Mit dieser HowTo möchte ich erklären wie man mit Windows und Linux Rechnern untereinander Dateien austauschen kann. Dazu wird Samba benutzt dessen Installation ich hier nicht beschreibe, da es jeder Distribution beiliegt und es einfacher ist es zu installieren als es selbst zu compilieren.


*Installationen*

Im folgenden solltet ihr nun mal auf eurer CD nachsehen welche Pakete es zu Samba gibt. Die genauen Namen sind von Distribution zu Distribution unterschiedlich, jedoch haben sie immer das Wort "samba" im Namen. Wenn ihr also ein genanntes Paket nicht habt, dann kann es durchaus sein das es in einem anderen Paket mit drin ist. Die Namen die ich hier nenne beziehen sich auf Mandrake.

Installieren solltet ihr:

samba-server (oft auch nur samba)
samba-client
samba-common

samba-docs
samba-swat

LinNeighborhood -> http://freshmeat.net/projects/linneighborhood/
XfSamba -> http://freshmeat.net/projects/xfsamba

Wer will kann sich die beiden letzten Programme auch als Quellcode besorgen und installieren. Da es hilfreiche aber von Samba unabhängige GUIs sind, könnt ihr das auch selbst compilieren.


*Samba aktivieren*

Jetzt müsst ihr in eurem Kontrollzentrum, Yast oder sonst was nur noch sicherstellen das der smb und der nmb Dienst läuft bzw. beim booten aktiviert werden soll.

Alternativ könnt ihr auch in einem Bootscript diesen Befehl einbauen: "samba start"

Zusätzlich ist es auch noch Sinnvoll Swat zu aktivieren. Das ist ein Webbasierendes Config Tool das später nützlich sein kann.


*Samba Server einrichten*

Samba besteht aus zwei Teilen: Server und Client. Der Server stellt nur Dateien und Geräte für andere Rechner bereit. Wenn ihr also Verzeichnisse "freigeben" wollt, müsst ihr den Server einrichten.

Dazu sichert zunächst einmal nur die folgende Datei: /etc/samba/smb.conf
Also: cp /etc/samba/smb.conf /etc/samba/smb.conf_org [als Root]

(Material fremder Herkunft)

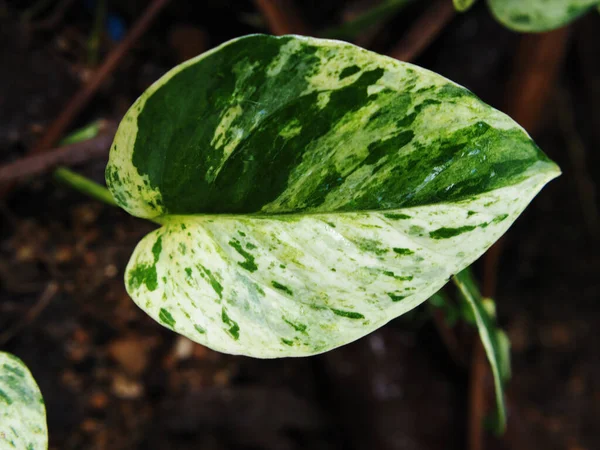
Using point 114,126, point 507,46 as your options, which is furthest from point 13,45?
point 507,46

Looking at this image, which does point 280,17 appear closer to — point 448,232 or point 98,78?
point 98,78

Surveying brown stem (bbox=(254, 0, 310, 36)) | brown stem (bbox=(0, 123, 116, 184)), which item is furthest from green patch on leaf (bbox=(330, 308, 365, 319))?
brown stem (bbox=(254, 0, 310, 36))

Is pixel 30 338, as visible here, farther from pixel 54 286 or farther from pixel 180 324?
pixel 180 324

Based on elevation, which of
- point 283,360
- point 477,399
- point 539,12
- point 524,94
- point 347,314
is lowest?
point 477,399

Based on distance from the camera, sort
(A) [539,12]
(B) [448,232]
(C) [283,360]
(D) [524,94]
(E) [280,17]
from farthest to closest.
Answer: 1. (C) [283,360]
2. (D) [524,94]
3. (E) [280,17]
4. (A) [539,12]
5. (B) [448,232]

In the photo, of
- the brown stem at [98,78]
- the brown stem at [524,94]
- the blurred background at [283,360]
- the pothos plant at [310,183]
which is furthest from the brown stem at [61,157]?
the brown stem at [524,94]

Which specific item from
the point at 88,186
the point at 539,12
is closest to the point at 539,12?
the point at 539,12

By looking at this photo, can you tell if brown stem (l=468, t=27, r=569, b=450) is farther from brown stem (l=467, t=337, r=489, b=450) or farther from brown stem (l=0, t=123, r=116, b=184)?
brown stem (l=0, t=123, r=116, b=184)
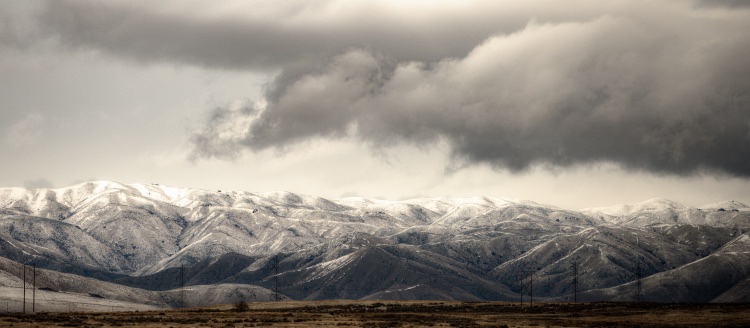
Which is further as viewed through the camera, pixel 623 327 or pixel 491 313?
pixel 491 313

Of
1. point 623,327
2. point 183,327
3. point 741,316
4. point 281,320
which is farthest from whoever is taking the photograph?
point 741,316

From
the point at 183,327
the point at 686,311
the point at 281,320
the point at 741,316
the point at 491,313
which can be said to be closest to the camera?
the point at 183,327

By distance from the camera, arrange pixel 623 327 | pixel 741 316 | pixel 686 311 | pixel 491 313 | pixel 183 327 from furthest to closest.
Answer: pixel 491 313
pixel 686 311
pixel 741 316
pixel 623 327
pixel 183 327

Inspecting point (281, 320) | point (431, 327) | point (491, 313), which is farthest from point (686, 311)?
point (281, 320)

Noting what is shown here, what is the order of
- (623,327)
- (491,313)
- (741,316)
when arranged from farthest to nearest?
(491,313)
(741,316)
(623,327)

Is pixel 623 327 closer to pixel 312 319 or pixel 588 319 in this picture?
pixel 588 319

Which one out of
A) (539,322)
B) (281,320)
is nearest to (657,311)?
(539,322)

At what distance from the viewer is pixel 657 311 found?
6786 inches

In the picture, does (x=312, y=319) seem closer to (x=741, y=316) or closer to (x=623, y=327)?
(x=623, y=327)

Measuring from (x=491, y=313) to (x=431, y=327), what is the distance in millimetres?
57751

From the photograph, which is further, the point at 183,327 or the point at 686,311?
the point at 686,311

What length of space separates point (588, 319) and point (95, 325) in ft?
265

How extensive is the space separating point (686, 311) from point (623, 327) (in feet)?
145

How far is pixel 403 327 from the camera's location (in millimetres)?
126625
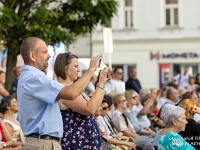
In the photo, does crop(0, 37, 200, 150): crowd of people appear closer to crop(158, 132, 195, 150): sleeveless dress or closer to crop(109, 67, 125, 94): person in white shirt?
crop(158, 132, 195, 150): sleeveless dress

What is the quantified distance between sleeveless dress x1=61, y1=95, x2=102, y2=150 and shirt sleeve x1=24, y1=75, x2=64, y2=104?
2.71 ft

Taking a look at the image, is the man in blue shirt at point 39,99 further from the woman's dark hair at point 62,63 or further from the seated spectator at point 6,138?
the seated spectator at point 6,138

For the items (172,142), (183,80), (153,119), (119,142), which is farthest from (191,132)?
(183,80)

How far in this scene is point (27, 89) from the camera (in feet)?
18.4

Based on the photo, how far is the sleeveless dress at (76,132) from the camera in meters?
6.29

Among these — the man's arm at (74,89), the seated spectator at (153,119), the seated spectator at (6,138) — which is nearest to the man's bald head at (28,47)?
the man's arm at (74,89)

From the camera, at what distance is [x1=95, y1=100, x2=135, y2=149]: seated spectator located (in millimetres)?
10242

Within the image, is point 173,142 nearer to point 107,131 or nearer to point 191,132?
point 191,132

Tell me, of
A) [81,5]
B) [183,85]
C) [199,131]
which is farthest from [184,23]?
[199,131]

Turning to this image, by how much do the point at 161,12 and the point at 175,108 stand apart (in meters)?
30.3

Nun editiert die /etc/samba/smb.conf mit einem Editor und löscht ihren kompletten Inhalt (passiert ja nichts, da die Datei gesichert wurde)

Folgenden Inhalt einfügen und anpassen:

[global]
workgroup = "selbe wie auch der Windows Rechner"
guest account = nobody
keep alive = 30
os level = 2
kernel oplocks = false
security = share
interfaces = "IP der Linux Rechners"/255.255.255.0
bind interfaces only = yes
socket options = TCP_NODELAY

-> Was in Anführungszeichen steht incl. (!) der Anführungszeichen ändern. Also letztendlich ohne die Anführungszeichen.

Damit habt ihr zunächst einmal nur den Server grundsätzlich eingestellt. Da ist noch nichts freigegeben (kommt gleich). 

Die Bedeutung ist:

workgroup -> Windows verwendet Arbeitsgruppen innerhalb von Subadressen, diese muss hier eingetragen werden
guest account = nobody -> Jeder darf zugreifen (im Netzwerk)
[...]
security = share -> Ermöglicht das freigeben von Verzeichnissen (ohne besonderen Schutz)
interfaces = "IP der Linux Rechners"/255.255.255.0 -> Festlegen des Servers auf die IP eurer Lankarte
bind interfaces only = yes -> Gültigkeit des Servers nur für das Lan
[...]

Den Rest übernehmt einfach wie ich ihn genannt habe.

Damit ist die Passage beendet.